SET TASK 1
Copy out the lines of the listing from the line containing "How far from this" through the end of the listing, reproducing them word for word.

Away from work further fun has been had. Had a ‘little venture’ (*massive understatement: this involved a total of 19 hours bus riding of which 5 hours was queuing at the border to get a pretty stamp on my passport* it is really pretty though*) to Nicaragua a couple of weeks ago. I went with a friend and we stayed with some friends of his in the capital, Managua. Nicaragua is a really beautiful country – very mountainous and volcanic and very hot. One highlight included enjoying a bit of cows tongue – highly recommended. It’s a bit squishy and the texture is a little off-putting but it tastes great. Try putting that one on the menu for Christmas next year Mum. We also visited a volcano, an active one. It’s had its odd eruption over the last few years so precautions had to be taken, one being having a very strict reverse parking policy so it is possible to escape quickly if an eruption did occur.

At the moment everyone is now on their Christmas break. Basically for two weeks over Christmas and New Year the whole of Costa Rica shuts down and everyone has a good time, this for many being two of the three weeks holiday they get for the year. They obviously like to save it up until the seasonal time of the year (although they do seem to have a million excuses to have a bank holiday. There must have been at least five since I have been here, the latest being ‘National Culture Day’. Why can’t we have one of them?). The last week of work involved party upon party. Now I am making up for it by sleeping a lot. 6am starts on the trot each day since the 23rd September is something I envisaged would be humanely impossible for me. Fellow Liverpool housemates and my mother will surely level with me on that one.

Spatial questions about pictures:
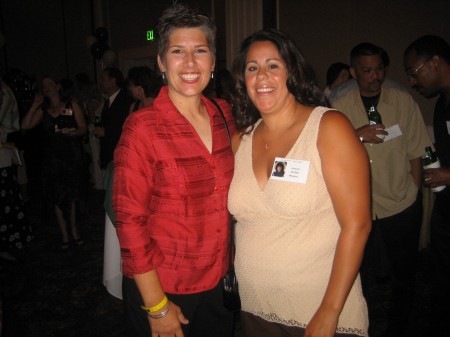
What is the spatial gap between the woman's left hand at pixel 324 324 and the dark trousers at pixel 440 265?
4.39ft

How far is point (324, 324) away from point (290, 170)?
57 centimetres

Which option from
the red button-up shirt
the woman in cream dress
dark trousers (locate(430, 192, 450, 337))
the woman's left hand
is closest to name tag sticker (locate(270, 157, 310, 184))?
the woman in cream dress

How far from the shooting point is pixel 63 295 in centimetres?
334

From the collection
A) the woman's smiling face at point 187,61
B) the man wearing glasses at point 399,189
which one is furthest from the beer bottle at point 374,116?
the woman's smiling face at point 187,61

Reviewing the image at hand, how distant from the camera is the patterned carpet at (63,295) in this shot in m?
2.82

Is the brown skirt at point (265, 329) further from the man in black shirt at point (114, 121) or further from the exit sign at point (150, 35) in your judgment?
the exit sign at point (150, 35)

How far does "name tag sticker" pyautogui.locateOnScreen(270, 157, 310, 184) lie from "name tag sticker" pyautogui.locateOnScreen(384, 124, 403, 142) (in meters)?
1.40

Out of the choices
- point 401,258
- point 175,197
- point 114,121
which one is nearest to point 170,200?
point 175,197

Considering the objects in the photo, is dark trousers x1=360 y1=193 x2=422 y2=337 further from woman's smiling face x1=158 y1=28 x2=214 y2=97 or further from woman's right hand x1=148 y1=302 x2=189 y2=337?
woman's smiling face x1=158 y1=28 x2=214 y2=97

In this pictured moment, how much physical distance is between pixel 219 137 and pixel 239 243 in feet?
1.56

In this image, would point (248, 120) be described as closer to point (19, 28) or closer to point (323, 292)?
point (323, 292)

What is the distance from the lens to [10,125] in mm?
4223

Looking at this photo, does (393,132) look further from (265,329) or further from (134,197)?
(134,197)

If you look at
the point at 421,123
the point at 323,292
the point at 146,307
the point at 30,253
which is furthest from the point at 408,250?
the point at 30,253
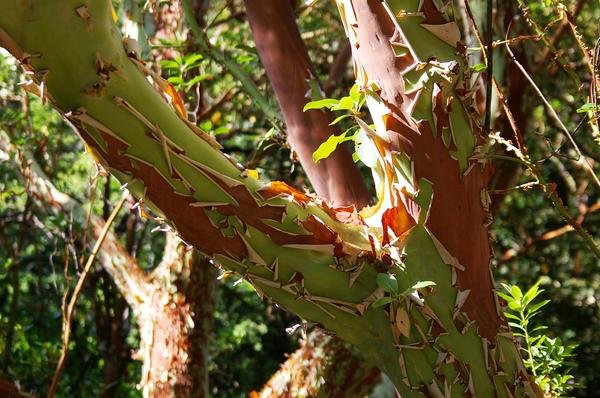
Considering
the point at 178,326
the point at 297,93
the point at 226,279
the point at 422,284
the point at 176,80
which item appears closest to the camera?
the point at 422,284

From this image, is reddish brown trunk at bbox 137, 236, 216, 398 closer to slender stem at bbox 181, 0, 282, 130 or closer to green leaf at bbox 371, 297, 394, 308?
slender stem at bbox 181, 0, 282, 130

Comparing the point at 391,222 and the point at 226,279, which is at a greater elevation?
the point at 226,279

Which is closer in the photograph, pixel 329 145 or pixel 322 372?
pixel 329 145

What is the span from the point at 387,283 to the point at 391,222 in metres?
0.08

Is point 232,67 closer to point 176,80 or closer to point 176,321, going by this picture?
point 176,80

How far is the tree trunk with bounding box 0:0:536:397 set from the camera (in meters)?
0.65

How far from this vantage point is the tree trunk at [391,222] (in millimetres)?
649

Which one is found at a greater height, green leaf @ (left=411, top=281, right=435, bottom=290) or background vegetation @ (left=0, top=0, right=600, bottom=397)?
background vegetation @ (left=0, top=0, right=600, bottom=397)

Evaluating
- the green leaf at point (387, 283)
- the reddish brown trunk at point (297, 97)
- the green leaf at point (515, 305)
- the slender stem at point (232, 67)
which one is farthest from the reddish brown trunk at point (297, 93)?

SET TASK 2
In the travel post, how many hours in total did the bus riding for the trip to Nicaragua take?

FULL SOLUTION 1
How far from this vantage point is the tree trunk at [391,222] (in millimetres)?
649

Which one is found at a greater height, green leaf @ (left=411, top=281, right=435, bottom=290) or background vegetation @ (left=0, top=0, right=600, bottom=397)?
background vegetation @ (left=0, top=0, right=600, bottom=397)

Evaluating
- the green leaf at point (387, 283)
- the reddish brown trunk at point (297, 97)
- the green leaf at point (515, 305)
- the slender stem at point (232, 67)
which one is farthest from the reddish brown trunk at point (297, 93)?

FULL SOLUTION 2
19 hours